There's no question that we will soon need to stimulate another round of creativity.  And in some areas we're consciously trying to do that. 

Innovator:  The go/no-go decision must be one of your most difficult ones.  How do you go about it?

Boer:  Not making the decision is what prevents you from getting the new creative ideas.  As long as everybody clings to their projects, that's going to crowd out exploratory work.  If a research manager has 10 professionals, and is under pressure because he promised a result on a major project in six months, and it's going slowly, he's tempted to throw everyone onto it instead of getting two of his most creative types to concentrate on new projects that may even turn out to be more valuable to the company.

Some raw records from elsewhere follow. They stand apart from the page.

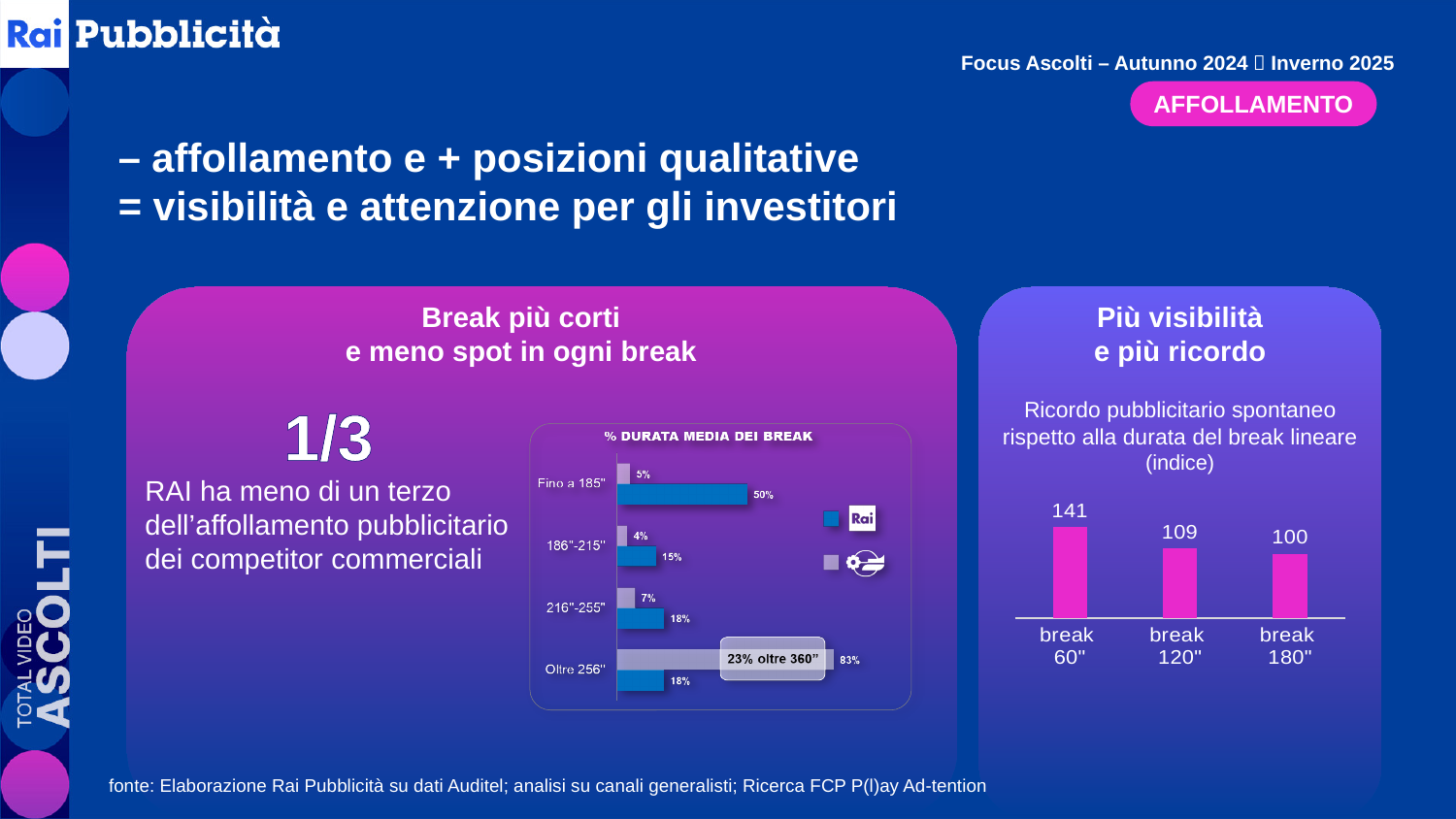
In the '% DURATA MEDIA DEI BREAK' chart, what is the value of the blue bar for 'Fino a 185"'? 50% How many categories are shown on the vertical axis of the '% DURATA MEDIA DEI BREAK' chart? 4 In the chart titled 'Ricordo pubblicitario spontaneo rispetto alla durata del break lineare (indice)', which break duration has the lowest value? break 180" In the chart titled 'Ricordo pubblicitario spontaneo rispetto alla durata del break lineare (indice)', what is the value for break 120"? 109 In the chart titled 'Ricordo pubblicitario spontaneo rispetto alla durata del break lineare (indice)', what is the value for break 60"? 141 In the '% DURATA MEDIA DEI BREAK' chart, what is the value of the blue bar for '186"-215"'? 15% What kind of chart is the '% DURATA MEDIA DEI BREAK' chart? bar chart In the chart titled 'Ricordo pubblicitario spontaneo rispetto alla durata del break lineare (indice)', do the values rise or fall as the break duration increases? fall In the chart titled 'Ricordo pubblicitario spontaneo rispetto alla durata del break lineare (indice)', what is the difference between the values for break 60" and break 180"? 41 How many bars are shown in the chart titled 'Ricordo pubblicitario spontaneo rispetto alla durata del break lineare (indice)'? 3 In the '% DURATA MEDIA DEI BREAK' chart, what is the value of the grey bar for 'Oltre 256"'? 83% In the chart titled 'Ricordo pubblicitario spontaneo rispetto alla durata del break lineare (indice)', which break duration has the highest value? break 60"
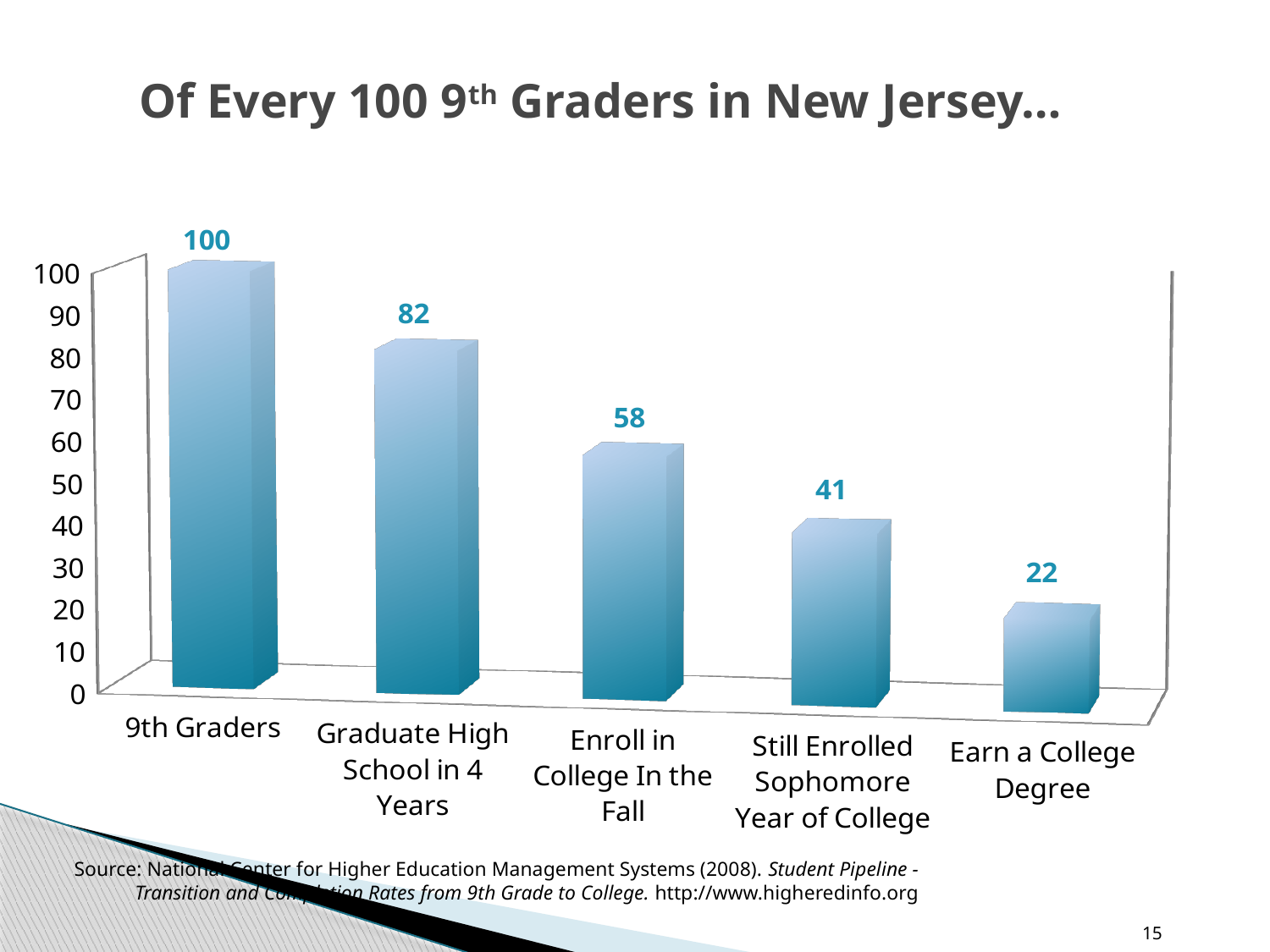
What is the value for Graduate High School in 4 Years? 82 What is the difference between the values for 9th Graders and Earn a College Degree? 78 Do the values rise or fall from left to right along the x axis? Fall What kind of chart is shown on the slide? Bar chart What is the value for Still Enrolled Sophomore Year of College? 41 What is the value for Earn a College Degree? 22 Which category has the highest value? 9th Graders Which is larger, the value for Still Enrolled Sophomore Year of College or the value for Earn a College Degree? Still Enrolled Sophomore Year of College What is the difference between the values for Graduate High School in 4 Years and Enroll in College In the Fall? 24 How many categories are shown on the chart? 5 Which category has the lowest value? Earn a College Degree What is the value for Enroll in College In the Fall? 58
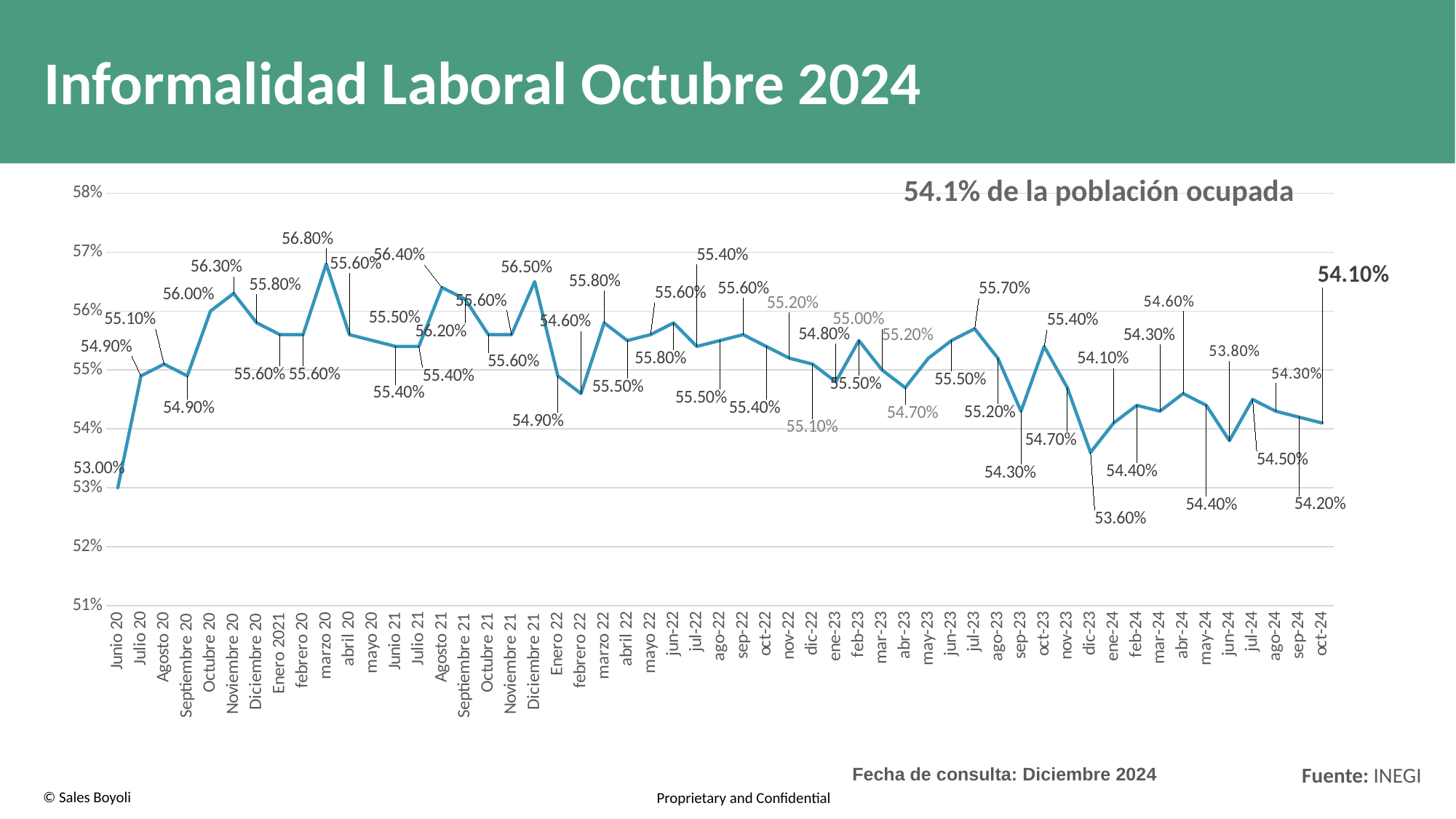
What is the value for dic-23? 53.60% What is the title of the slide? Informalidad Laboral Octubre 2024 What is the difference between the value for oct-24 and the value for dic-23? 0.50 percentage points What is the value for Junio 20? 53.00% Which month has the highest value on the chart? marzo 20 (56.80%) Which month has the lowest value on the chart? Junio 20 (53.00%) What is the value for oct-24? 54.10% From jul-23 to dic-23, does the value generally rise or fall? fall What is the source cited for the chart data? INEGI What kind of chart is shown on the slide? line chart Which is larger, the value for jul-23 or the value for sep-23? jul-23 Is the value for jun-24 greater or less than 54%? less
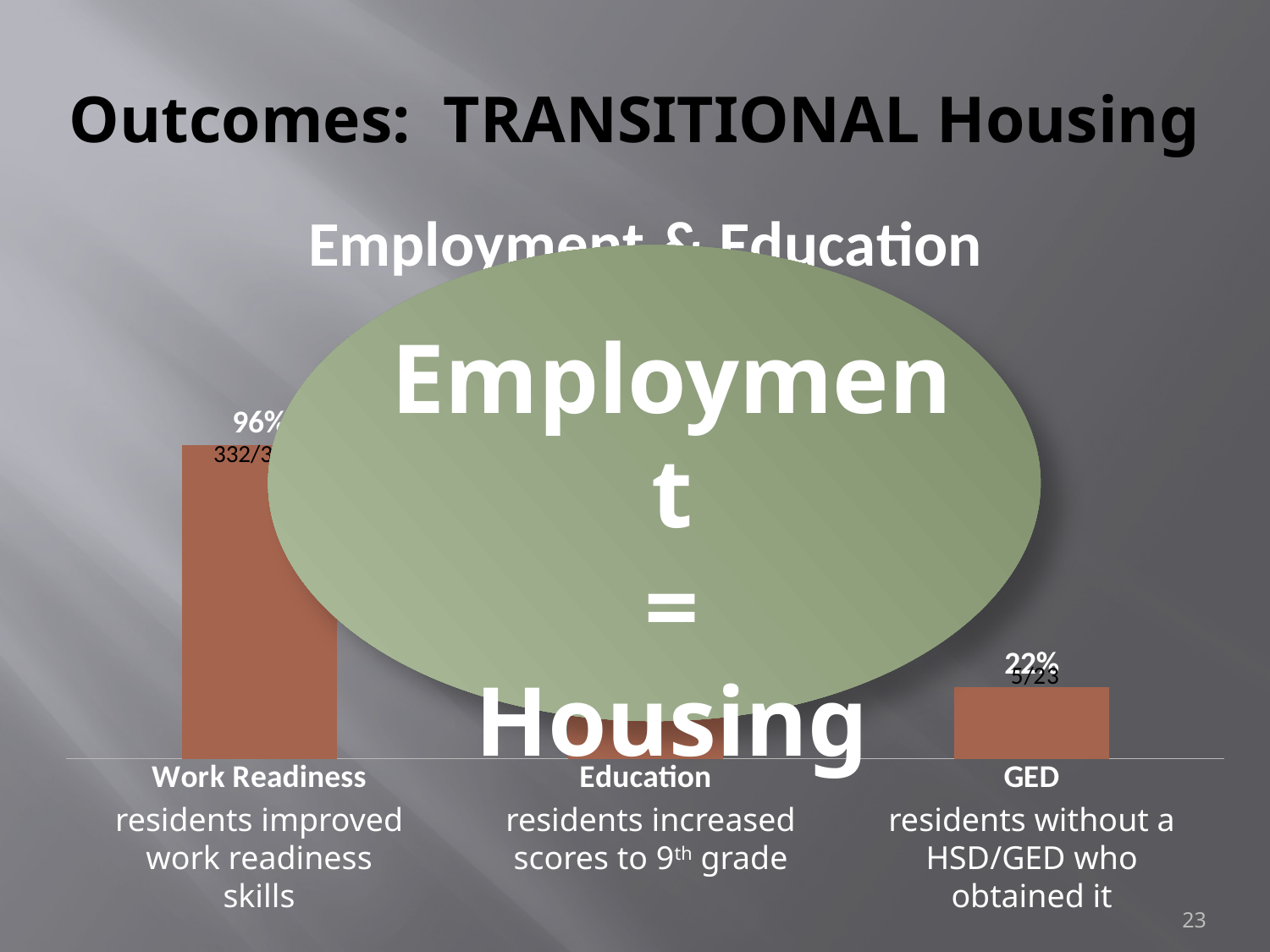
What is the percentage shown for Work Readiness? 96% Which category has the highest value in the chart? Work Readiness What is the difference between the Work Readiness percentage and the GED percentage? 74% What is the main title of the slide? Outcomes: TRANSITIONAL Housing What is the percentage shown for GED? 22% What fraction is shown above the GED bar? 5/23 What kind of chart is shown on the slide? bar chart What is the title of the chart? Employment & Education Which is larger, the value for Work Readiness or the value for GED? Work Readiness How many categories are shown in the chart? 3 Which category has the shortest bar in the chart? GED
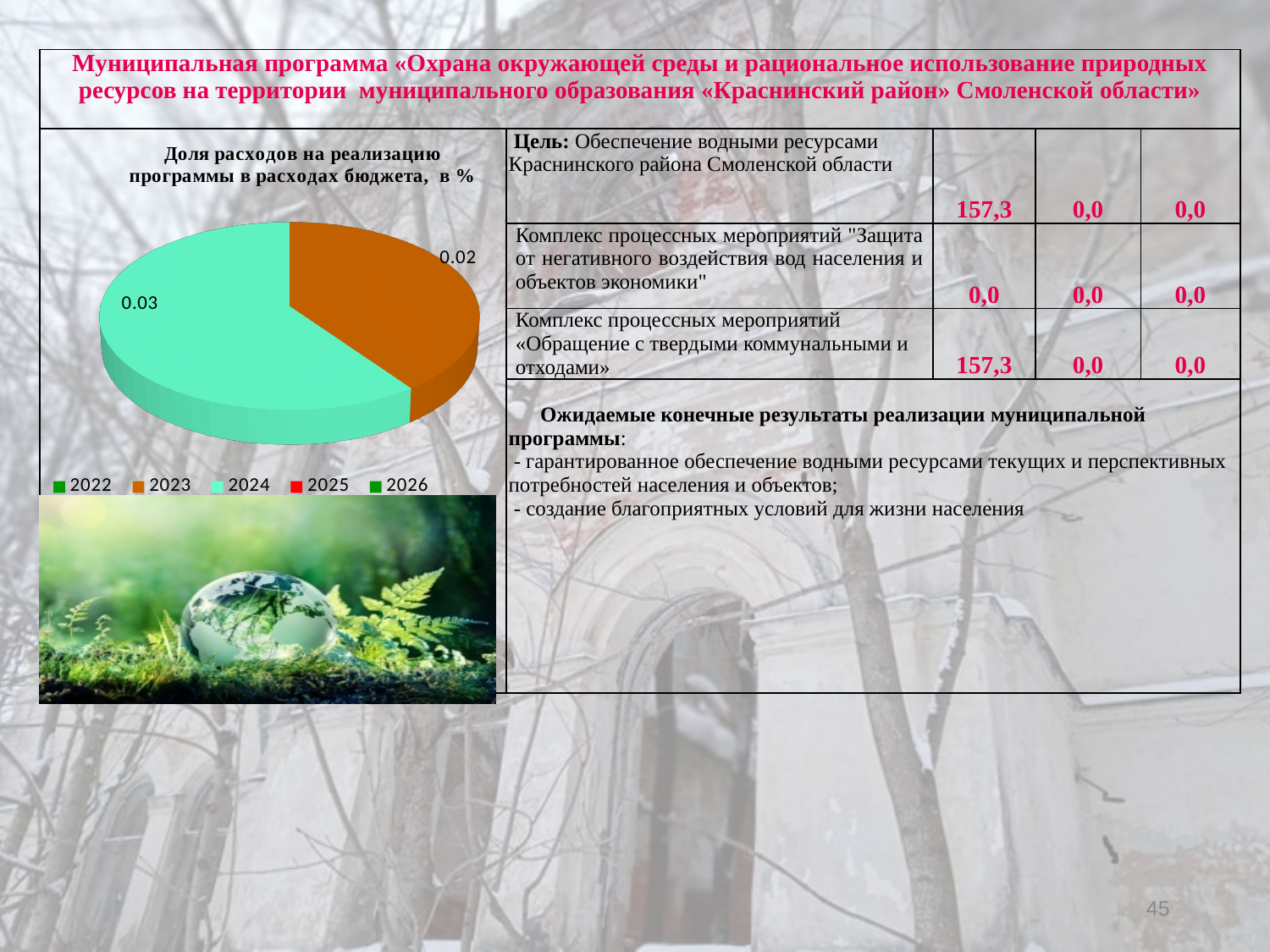
What value is shown for 2024 in the pie chart? 0.03 What value is shown for 2023 in the pie chart? 0.02 What is the title of the pie chart? Доля расходов на реализацию программы в расходах бюджета, в % How many entries does the legend of the pie chart list? 5 How many slices with data labels are visible in the pie chart? 2 What type of chart is shown on the slide? pie chart What is the difference between the values for 2024 and 2023 in the pie chart? 0.01 Which year has the largest slice in the pie chart? 2024 Which is larger in the pie chart, the value for 2023 or the value for 2024? 2024 What colour is the 2023 slice in the pie chart? orange What share of the pie does the 2024 slice represent? 60%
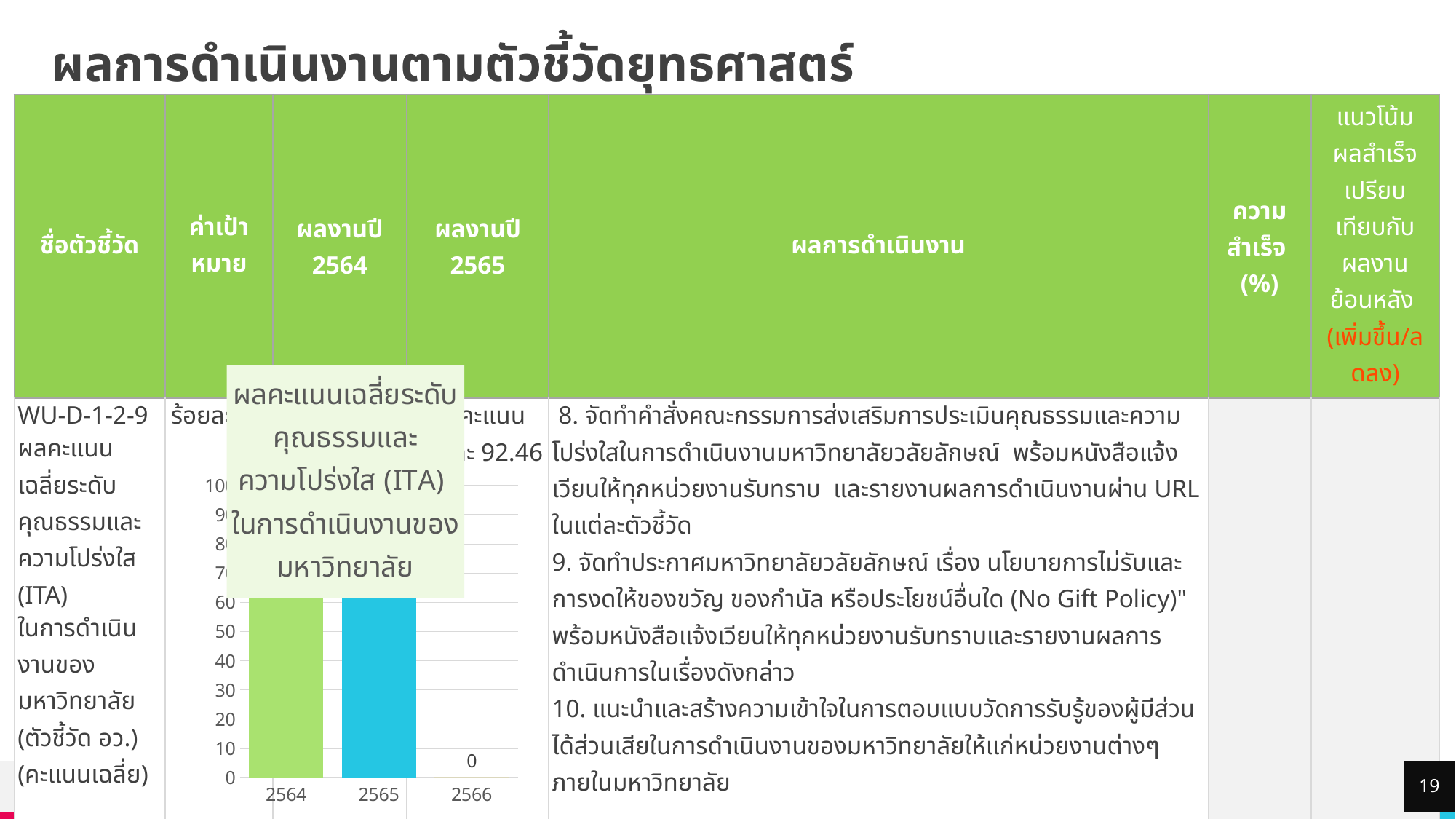
Between 2565 and 2566, does the value rise or fall? fall What is the value shown for 2566 in the chart? 0 What colour is the bar for 2565 in the chart? blue What kind of chart is shown on the slide? bar chart Is the value for 2565 greater or less than 50? greater Which is larger, the value for 2565 or the value for 2566? 2565 How many categories (years) are shown on the x axis of the chart? 3 Is the value for 2564 greater or less than 50? greater Which year has the lowest value in the chart? 2566 What is the highest tick value shown on the chart's y axis? 100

When you're in a crisis mode, you have to put everything you've got into the project.  But if it's always a crisis, then you're going to kill creativity.      

Innovator:  How do W.R. Grace's research departments remain up-to-date on scientific and technical advances?

Boer:  In this day and age, it's unreasonable to expect our technical directors to be personally on top of all, or even most, of the technologies that may affect their core responsibilities.  I think the responsibility almost comes down to the individual research scientist, who has to be the gatekeeper.  We rely on that person to know what's going on in his or her particular field.

Because the world is getting increasingly complex, we must coordinate this information.  When I really need information, I tend to skip through two levels.  I usually go to the manager or research scientist directly, if I know him or her.

The professional scientist has to be the eyes and ears for a specific segment of technology.  If that responsibility is shirked, or if the person doesn't communicate effectively, then the laboratory is flying blind.

Innovator:   Rewards are usually given for completing short-term assignments.  What's the incentive for the individual to stay abreast of the technology?

Boer:  If they don't, and focus on their narrow goals, that's mismanagement.  That unfortunate individual will be technically dead within 10 years and will be nearly worthless to the organization.  They should always be aware of, and communicate, developments in their field.  Also the discipline to stay current should be self-imposed by the individual researcher, since ideas growing out of current knowledge are the foundation for their personal research success, not just the company's success.